South Africa's attempts to absorb South West Africa became a matter of contention during the 1960s as a result of the increasingly widespread decolonisation of the African continent. Over the next decade, low intensity conflicts broke out in many of the remaining European colonies as militant African nationalist movements emerged, often with direct backing from the Soviet Union and revolutionary left-wing governments in the Middle East. The nationalists were often encouraged to take up arms by the success of indigenous anti-colonial guerrilla movements around the world, namely in French Indochina and French Algeria, as well as the rhetoric of contemporary African statesmen such as Ahmed Ben Bella, Gamal Abdel Nasser, and Julius Nyerere.
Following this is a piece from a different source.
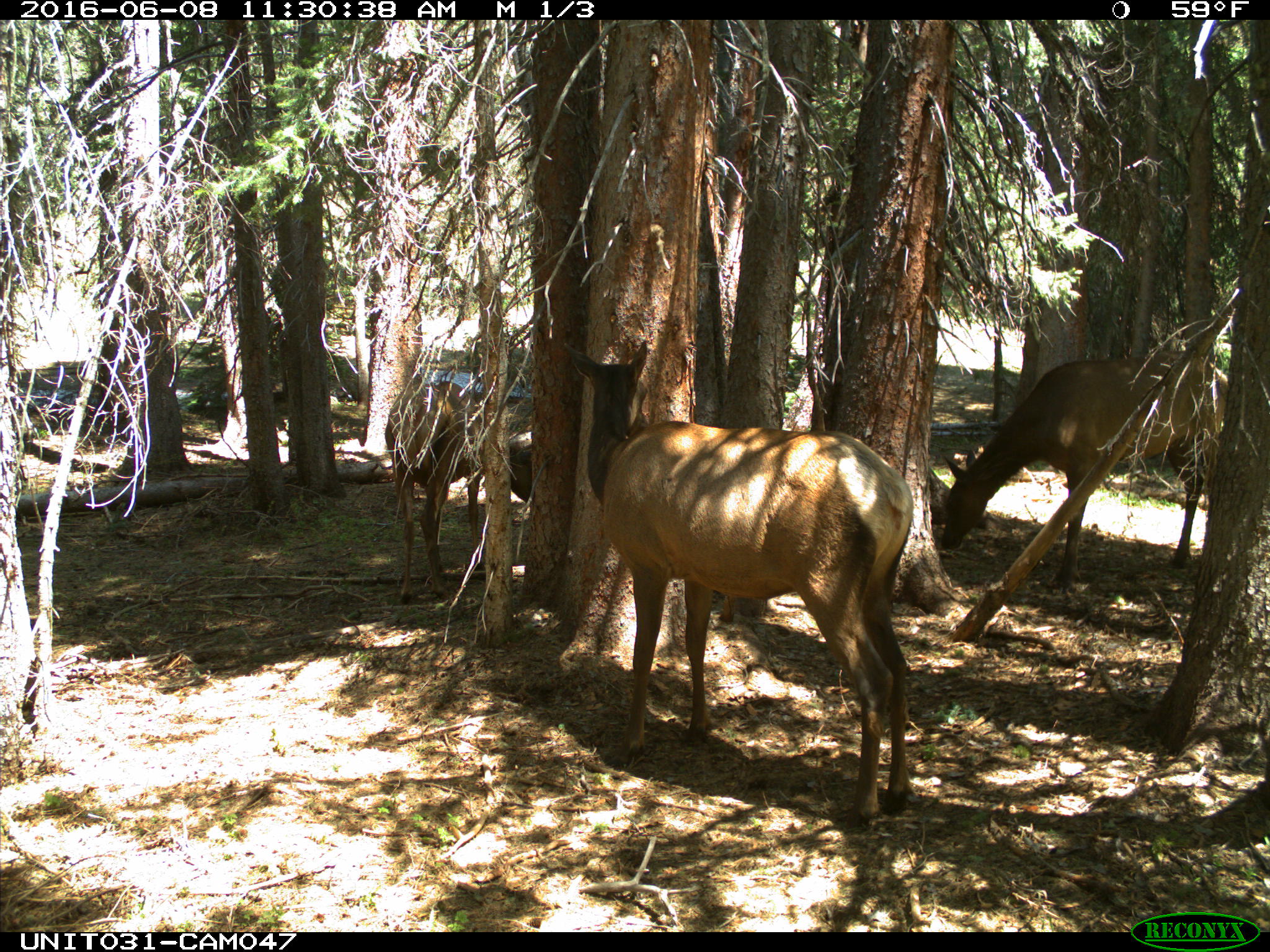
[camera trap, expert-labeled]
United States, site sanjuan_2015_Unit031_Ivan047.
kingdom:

During the early 1960s, new nationalist parties such as the South West African National Union (SWANU) and South West African People's Organisation (SWAPO) made determined attempts to establish indigenous political structures for an independent South West Africa. In 1962, SWAPO formed a militant wing, known as the South West African Liberation Army (SWALA), and began sending recruits to Egypt and the Soviet Union for guerrilla training. In 1966 SWALA initiated an insurgency against the South African government, sparking what would later evolve into a wider regional conflict known as the South African Border War.

As the war intensified, so did international sympathy for SWAPO's cause. The United Nations declared that South Africa had failed in its obligations to ensure the moral and material well-being of the indigenous inhabitants of South West Africa, and had thus disavowed its own mandate. On 12 June 1968, the UN General Assembly adopted a resolution which proclaimed that, in accordance with the desires of its people, South West Africa be renamed Namibia. United Nations Security Council Resolution 269, adopted in August 1969, declared South Africa's continued occupation of Namibia illegal. In recognition of this landmark decision, SWALA was renamed the People's Liberation Army of Namibia (PLAN).
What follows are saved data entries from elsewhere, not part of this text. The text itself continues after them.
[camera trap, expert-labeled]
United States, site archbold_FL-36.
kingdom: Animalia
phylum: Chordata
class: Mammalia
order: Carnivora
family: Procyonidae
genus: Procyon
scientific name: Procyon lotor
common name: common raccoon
From the early to late 1970s, the brunt of counter-insurgency operations was borne by the South African Defence Force (SADF). The SADF's primary source of manpower were white national servicemen fulfilling their terms of compulsory military service under the leadership of professional career officers. The initial commitment of South African troops to the South West African theatre in 1974 was about 15,000 men. Beginning the same year, however, there was also increasingly widespread enlistment of local armed auxiliaries and semi-official militias. The most powerful armed group outside the direct command structure of the SADF emerged in Ovamboland, SWAPO's traditional political stronghold and the source of its support base. The Ovamboland civil administration employed a local militia known as the Ovambo Home Guard, established to protect local officials who were often the target of PLAN assassination attempts.
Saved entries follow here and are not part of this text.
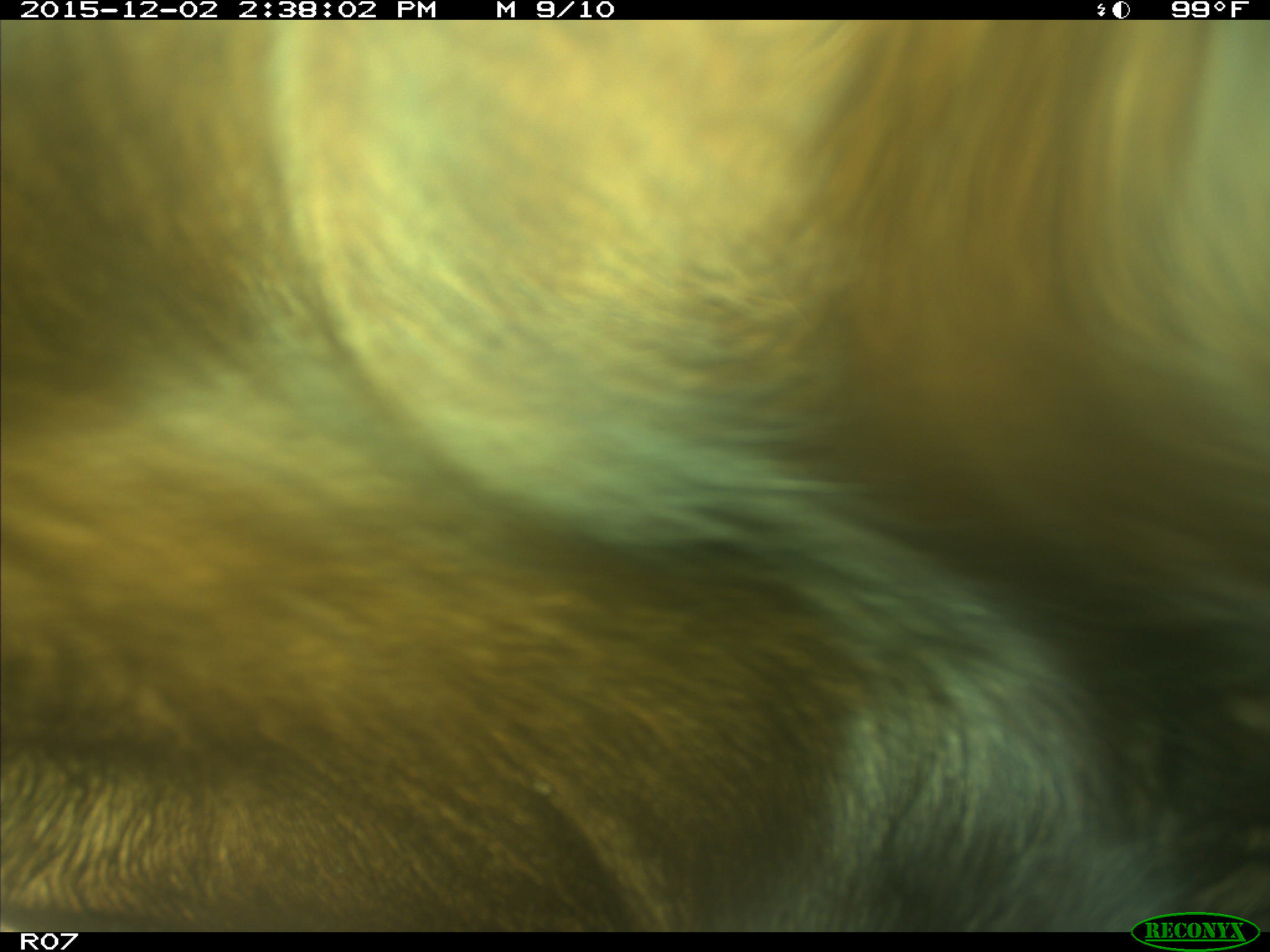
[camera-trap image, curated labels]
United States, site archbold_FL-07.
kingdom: Animalia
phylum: Chordata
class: Mammalia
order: Artiodactyla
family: Bovidae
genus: Bos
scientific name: Bos taurus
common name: domestic cow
The Ovambo Home Guard was assembled, as time passed, into larger numbered units or attached to regular SADF battalions. By late 1978, the number of Ovambo Home Guard personnel stood at about 3,000. Their relative effectiveness compared to national servicemen sent out from South Africa, who were unfamiliar with the terrain and environment and had more difficulty adapting to Ovamboland, was noted by the government. This and other developments resulted in a deliberate policy of "Namibianisation", a reference to the Vietnamization programme the United States had pursued during the Vietnam War. The war effort became less likely to entail clear-cut confrontations between foreign South African troops and local PLAN insurgents, but significant numbers of Namibians fighting under South African command. The main objectives of Namibianisation were to establish a self-sufficient military infrastructure in South West Africa, reinforce the perception of a domestic civil conflict rather than an independence struggle, and reduce casualty rates among South Africa's national servicemen, to which the government was especially sensitive. Furthermore, the SADF was overstretched and if efficient local forces could be raised to take over the bulk of the defensive and local security tasks, it would be more free to pursue conventional offensive operations.